Complex problems require systemic interventions. The best councils are already thinking systemically, but the commissioning frameworks must reinforce this. If we are going to free up commissioners to try systemic, multiple-effect solutions to our most intractable public health problems, we need outcomes frameworks that include not only the symptoms, but the underlying causes of our public health issues. Moreover, by simplifying the objectives for public sector contracts, we can open up greater opportunities for small service providers, community groups and social enterprises, who currently lack the resources to deliver or measure against such weighty outcomes.

We are used to doing this in other areas. For example, we don’t expect Councils to tackle economic growth on their own: we make strategic economic decisions and task Local Authorities to deliver specific, measurable, tactical outcomes, such as offering small business support. So what are the simple things which Local Authorities can do, which collectively will contribute to a step-change in the health of the nation?

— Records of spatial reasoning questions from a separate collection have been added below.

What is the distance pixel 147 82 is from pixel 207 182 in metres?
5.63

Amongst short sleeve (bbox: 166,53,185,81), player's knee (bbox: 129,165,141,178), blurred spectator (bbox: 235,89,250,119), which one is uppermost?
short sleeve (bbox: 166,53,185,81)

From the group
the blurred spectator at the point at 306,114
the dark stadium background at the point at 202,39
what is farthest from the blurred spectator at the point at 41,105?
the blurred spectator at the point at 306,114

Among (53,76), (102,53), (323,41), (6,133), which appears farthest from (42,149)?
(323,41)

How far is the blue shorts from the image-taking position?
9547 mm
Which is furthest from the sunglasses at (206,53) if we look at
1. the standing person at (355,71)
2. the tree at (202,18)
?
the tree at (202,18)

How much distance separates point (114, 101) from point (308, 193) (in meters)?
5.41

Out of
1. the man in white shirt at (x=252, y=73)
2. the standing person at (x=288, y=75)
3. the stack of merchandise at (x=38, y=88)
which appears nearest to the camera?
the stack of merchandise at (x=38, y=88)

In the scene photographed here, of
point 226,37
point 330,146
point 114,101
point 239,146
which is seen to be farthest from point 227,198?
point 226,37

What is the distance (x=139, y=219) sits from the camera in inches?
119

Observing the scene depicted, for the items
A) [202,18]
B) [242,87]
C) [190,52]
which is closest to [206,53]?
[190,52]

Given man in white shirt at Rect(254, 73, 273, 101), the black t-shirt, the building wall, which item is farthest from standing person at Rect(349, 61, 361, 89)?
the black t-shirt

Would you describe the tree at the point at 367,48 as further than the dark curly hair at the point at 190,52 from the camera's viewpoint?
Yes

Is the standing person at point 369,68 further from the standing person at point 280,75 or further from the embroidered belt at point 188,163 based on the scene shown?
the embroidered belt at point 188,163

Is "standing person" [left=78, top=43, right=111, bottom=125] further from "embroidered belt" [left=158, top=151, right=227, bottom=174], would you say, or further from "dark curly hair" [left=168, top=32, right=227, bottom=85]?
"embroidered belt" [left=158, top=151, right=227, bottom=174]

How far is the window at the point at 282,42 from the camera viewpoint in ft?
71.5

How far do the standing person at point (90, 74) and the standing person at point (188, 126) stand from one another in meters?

For one, we urgently need to start measuring locus of control. Clinical evidence is stacking up to show that if people feel they have control of their lives, they are likely to be mentally and physically healthier, with or without seo services. If we measure this across communities, and particularly amongst users of public services, we can easily start commissioning to promote this. There is similar evidence around self-esteem, education, loneliness, social capital, sense of community, and perceived inequality. We can commission interventions in all these areas, and measure them relatively cheaply too.

The job of Public Health England, in my view, should be to review the evidence base and understand the overall issues facing Britain, and to task commissioners with moving indicators that they can easily measure and effect, but which collectively add up to big change. Their job is to be the national experts in these matters, setting the agenda and driving a national strategy for change in public health, not simply passing the strategic decisions on to local level. Get these measures right, and we can make progress quickly. Get these measures wrong, and we will be stuck with more of the same – or rather less of the same.

Public health, and particularly public mental health, represents a huge opportunity to improve people’s lives and make Britain stronger in today’s tough global economic climate. The sooner we see this, and make plans to do something tangible about it, the better for everyone. It’s time for the Government to lead the way on building the evidence base and deciding the tactics, and free the rest of us up to do what we’re good at: helping people feel better.